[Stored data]
▽
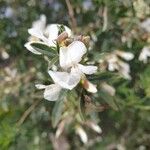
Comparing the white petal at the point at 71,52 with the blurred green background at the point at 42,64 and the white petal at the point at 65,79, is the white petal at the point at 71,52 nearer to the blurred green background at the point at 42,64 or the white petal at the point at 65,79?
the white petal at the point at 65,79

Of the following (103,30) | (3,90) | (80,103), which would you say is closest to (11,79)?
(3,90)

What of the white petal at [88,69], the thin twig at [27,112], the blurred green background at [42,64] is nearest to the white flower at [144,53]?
△
▽
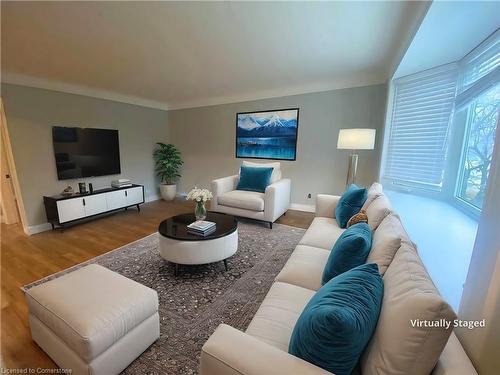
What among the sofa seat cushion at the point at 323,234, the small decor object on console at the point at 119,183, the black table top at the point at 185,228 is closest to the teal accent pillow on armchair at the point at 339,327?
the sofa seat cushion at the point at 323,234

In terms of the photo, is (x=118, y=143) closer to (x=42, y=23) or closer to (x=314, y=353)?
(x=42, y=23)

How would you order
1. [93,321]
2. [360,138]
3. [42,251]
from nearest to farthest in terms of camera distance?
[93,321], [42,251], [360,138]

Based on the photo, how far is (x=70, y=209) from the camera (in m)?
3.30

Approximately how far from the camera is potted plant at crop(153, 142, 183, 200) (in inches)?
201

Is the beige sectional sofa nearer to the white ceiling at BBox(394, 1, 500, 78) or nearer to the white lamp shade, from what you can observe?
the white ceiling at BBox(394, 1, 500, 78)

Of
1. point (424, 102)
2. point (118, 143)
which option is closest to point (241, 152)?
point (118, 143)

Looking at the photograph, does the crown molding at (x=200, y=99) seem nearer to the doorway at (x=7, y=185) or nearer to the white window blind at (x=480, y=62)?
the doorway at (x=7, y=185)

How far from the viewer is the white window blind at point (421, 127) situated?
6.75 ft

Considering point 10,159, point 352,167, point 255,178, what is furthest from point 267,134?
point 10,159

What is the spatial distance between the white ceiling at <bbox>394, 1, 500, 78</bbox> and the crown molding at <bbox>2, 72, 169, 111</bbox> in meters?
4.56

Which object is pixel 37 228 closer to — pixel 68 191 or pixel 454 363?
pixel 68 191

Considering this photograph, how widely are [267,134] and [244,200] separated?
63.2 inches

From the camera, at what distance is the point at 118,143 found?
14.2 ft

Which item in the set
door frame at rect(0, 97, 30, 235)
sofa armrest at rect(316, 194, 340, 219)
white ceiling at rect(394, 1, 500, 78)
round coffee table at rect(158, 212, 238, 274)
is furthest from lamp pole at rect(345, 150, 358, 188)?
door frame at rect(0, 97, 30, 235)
△
▽
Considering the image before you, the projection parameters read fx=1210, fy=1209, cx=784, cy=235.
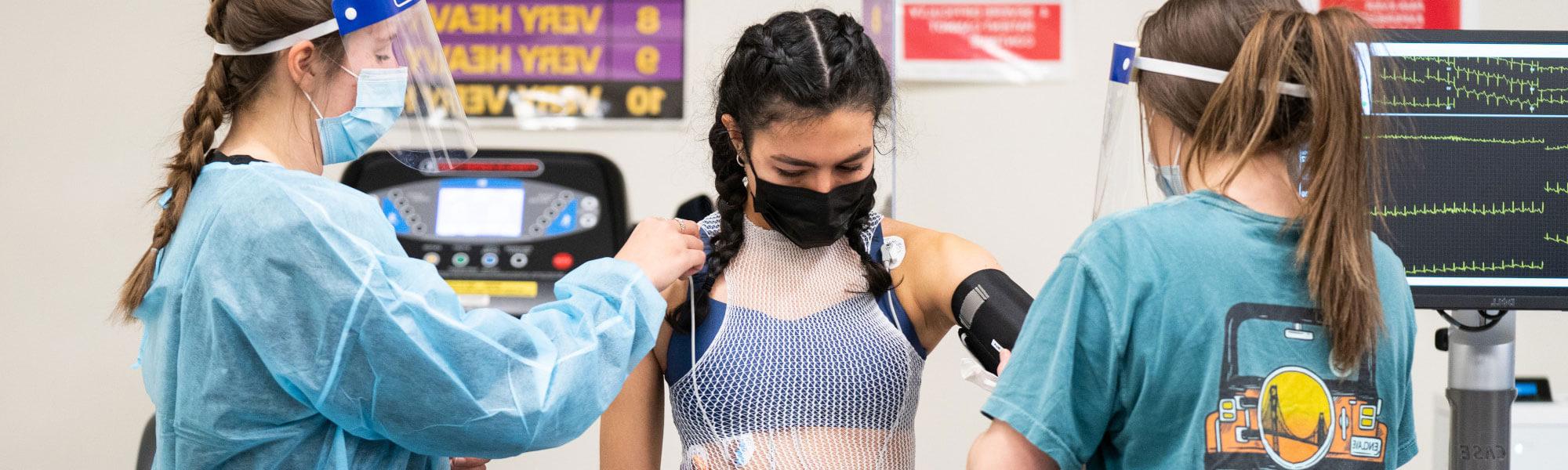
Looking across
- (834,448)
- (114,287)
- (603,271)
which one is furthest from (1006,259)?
△
- _Problem to work on_
Take the part of the records that opens with the line containing "Looking at the" and closes with the line containing "63.2 inches", and write out only that part again, changing every "white window blind" to "pale window shade" and leaving everything else the same.

- _Reply_
Looking at the photograph, does the crown molding at (x=200, y=99) seem nearer to the doorway at (x=7, y=185) or nearer to the pale window shade at (x=480, y=62)?
the doorway at (x=7, y=185)

How far from the viewer is the pale window shade at point (421, 127) situated?
6.75 ft

Considering point 10,159, point 352,167, point 255,178, what is furthest from point 267,134?
point 10,159

What is the spatial distance between the white ceiling at <bbox>394, 1, 500, 78</bbox> and the crown molding at <bbox>2, 72, 169, 111</bbox> in meters?
4.56

Which object is pixel 37 228 closer to — pixel 68 191 or pixel 454 363?
pixel 68 191

Considering this photograph, how widely are [267,134] and [244,200] separated?
63.2 inches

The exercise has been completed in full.